§ **Passage provided**

- - - - -

Just return _val == p->datamatch is clearer.

> +}
> +
> +/* MMIO/PIO writes trigger an event if the addr/val match */
> +static int
> +ioeventfd_write(struct kvm_io_device *this, gpa_t addr, int len,
> +		const void *val)
> +{
> +	struct _ioeventfd *p = to_ioeventfd(this);
> +
> +	if (!ioeventfd_in_range(p, addr, len, val))
> +		return -EOPNOTSUPP;
> +
> +	eventfd_signal(p->eventfd, 1);
> +	return 0;
> +}
> +
> +/*
> + * This function is called as KVM is completely shutting down.  We do not
> + * need to worry about locking just nuke anything we have as quickly as possible
> + */
> +static void
> +ioeventfd_destructor(struct kvm_io_device *this)

- - - - -

§ **Stated task 1**
List the parameter names of the ioeventfd_write function in the patch review above.
§ **Stated task 2**
Write a continuation of the patch review, starting right after its last line.

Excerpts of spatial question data
- - - - -

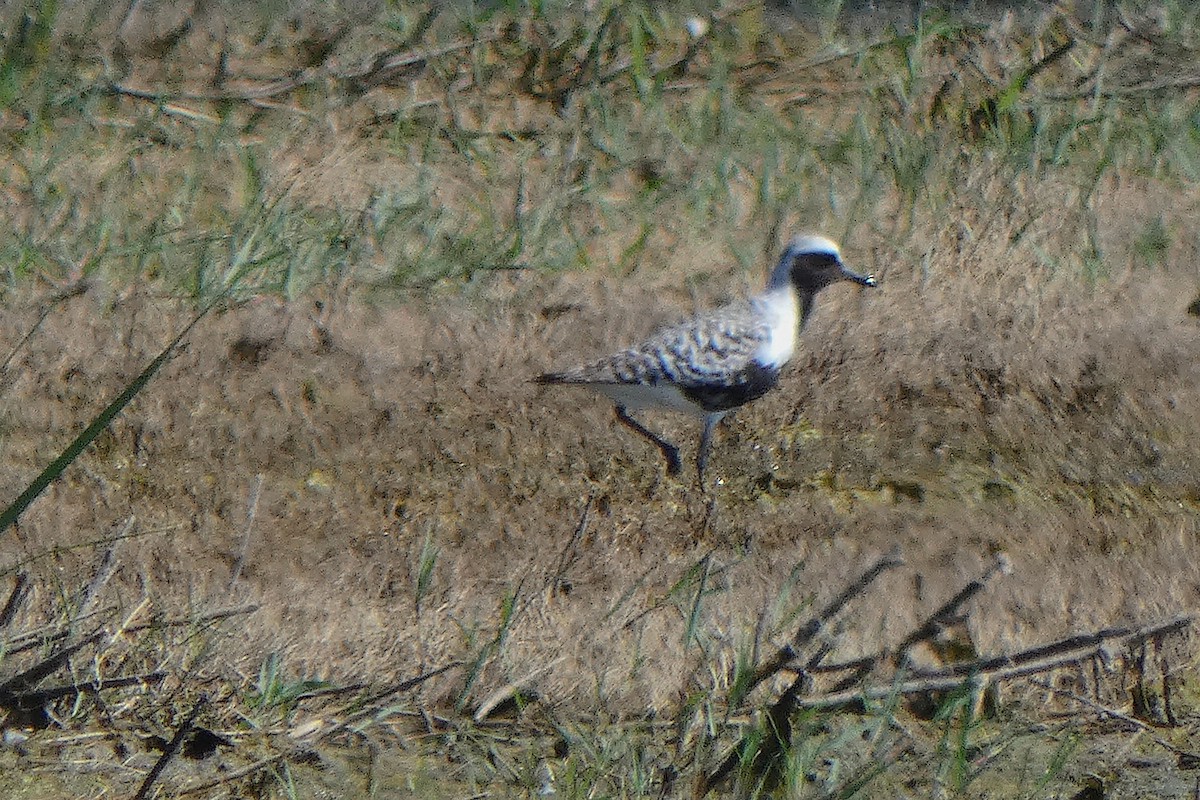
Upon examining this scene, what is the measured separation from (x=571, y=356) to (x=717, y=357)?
0.56 m

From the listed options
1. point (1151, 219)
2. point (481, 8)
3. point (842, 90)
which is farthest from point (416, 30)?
point (1151, 219)

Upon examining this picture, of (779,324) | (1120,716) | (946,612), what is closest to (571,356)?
(779,324)

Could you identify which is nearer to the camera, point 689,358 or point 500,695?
point 500,695

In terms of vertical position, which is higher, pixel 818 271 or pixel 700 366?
pixel 818 271

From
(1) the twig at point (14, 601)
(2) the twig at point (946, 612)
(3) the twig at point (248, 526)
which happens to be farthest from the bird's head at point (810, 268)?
(1) the twig at point (14, 601)

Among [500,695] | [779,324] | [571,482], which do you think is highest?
[779,324]

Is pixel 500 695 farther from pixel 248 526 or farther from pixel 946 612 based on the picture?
pixel 946 612

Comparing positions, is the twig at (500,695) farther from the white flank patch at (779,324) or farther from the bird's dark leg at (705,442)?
the white flank patch at (779,324)

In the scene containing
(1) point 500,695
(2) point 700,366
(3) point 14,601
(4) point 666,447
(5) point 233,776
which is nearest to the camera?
(5) point 233,776

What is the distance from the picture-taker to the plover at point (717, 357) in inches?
191

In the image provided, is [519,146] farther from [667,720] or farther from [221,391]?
[667,720]

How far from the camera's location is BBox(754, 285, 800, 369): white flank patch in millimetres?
4965

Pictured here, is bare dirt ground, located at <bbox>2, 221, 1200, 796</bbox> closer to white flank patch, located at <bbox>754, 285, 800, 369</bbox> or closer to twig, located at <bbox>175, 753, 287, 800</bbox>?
white flank patch, located at <bbox>754, 285, 800, 369</bbox>

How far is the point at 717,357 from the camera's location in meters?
4.89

- - - - -

§ **Expected output 1**
this, addr, len, val

§ **Expected output 2**
> +{
> +	struct _ioeventfd *p = to_ioeventfd(this);
> +
> +	ioeventfd_release(p);
> +}
> +
> +static const struct kvm_io_device_ops ioeventfd_ops = {
> +	.write      = ioeventfd_write,
> +	.destructor = ioeventfd_destructor,
> +};
> +
> +/* assumes kvm->slots_lock held */
> +static bool
> +ioeventfd_check_collision(struct kvm *kvm, struct _ioeventfd *p)
> +{
> +	struct _ioeventfd *_p;
> +
> +	list_for_each_entry(_p, &kvm->ioeventfds, list)
> +		if (_p->addr == p->addr && _p->length == p->length &&
> +		    (_p->wildcard || p->wildcard ||
> +		     _p->datamatch == p->datamatch))
> +			return true;
> +
> +	return false;
> +}
> +
> +static int
> +kvm_assign_ioeventfd(struct kvm *kvm, struct kvm_ioeventfd *args)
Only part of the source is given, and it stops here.